— Data supplied —

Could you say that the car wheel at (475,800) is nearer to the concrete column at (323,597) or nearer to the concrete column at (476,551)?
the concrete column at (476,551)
--
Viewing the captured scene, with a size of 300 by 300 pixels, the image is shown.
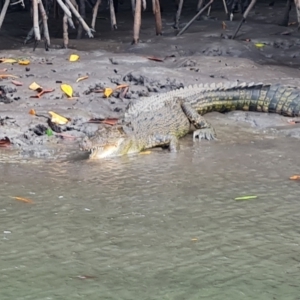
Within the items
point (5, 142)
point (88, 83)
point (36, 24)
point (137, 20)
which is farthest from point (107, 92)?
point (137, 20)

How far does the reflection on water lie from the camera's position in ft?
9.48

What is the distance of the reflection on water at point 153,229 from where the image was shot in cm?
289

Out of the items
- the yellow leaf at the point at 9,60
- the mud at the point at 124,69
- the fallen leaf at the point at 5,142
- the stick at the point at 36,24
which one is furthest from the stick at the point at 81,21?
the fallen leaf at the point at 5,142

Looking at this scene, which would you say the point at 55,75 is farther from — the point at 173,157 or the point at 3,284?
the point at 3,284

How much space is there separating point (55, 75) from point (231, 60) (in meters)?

— Challenge —
Recast the material above as a numbered list, from the line containing "What is the" through the line containing "How much space", inclusive, and leave out the blank lines.

— Solution to this exercise —
1. What is the distance of the reflection on water at point 153,229 from where the image was shot in cm?
2. 289
3. Out of the items
4. - the yellow leaf at the point at 9,60
5. - the mud at the point at 124,69
6. - the fallen leaf at the point at 5,142
7. - the stick at the point at 36,24
8. which one is furthest from the stick at the point at 81,21?
9. the fallen leaf at the point at 5,142
10. Looking at this scene, which would you say the point at 55,75 is farther from — the point at 173,157 or the point at 3,284?
11. the point at 3,284
12. How much space is there separating point (55, 75) from point (231, 60) (in meters)?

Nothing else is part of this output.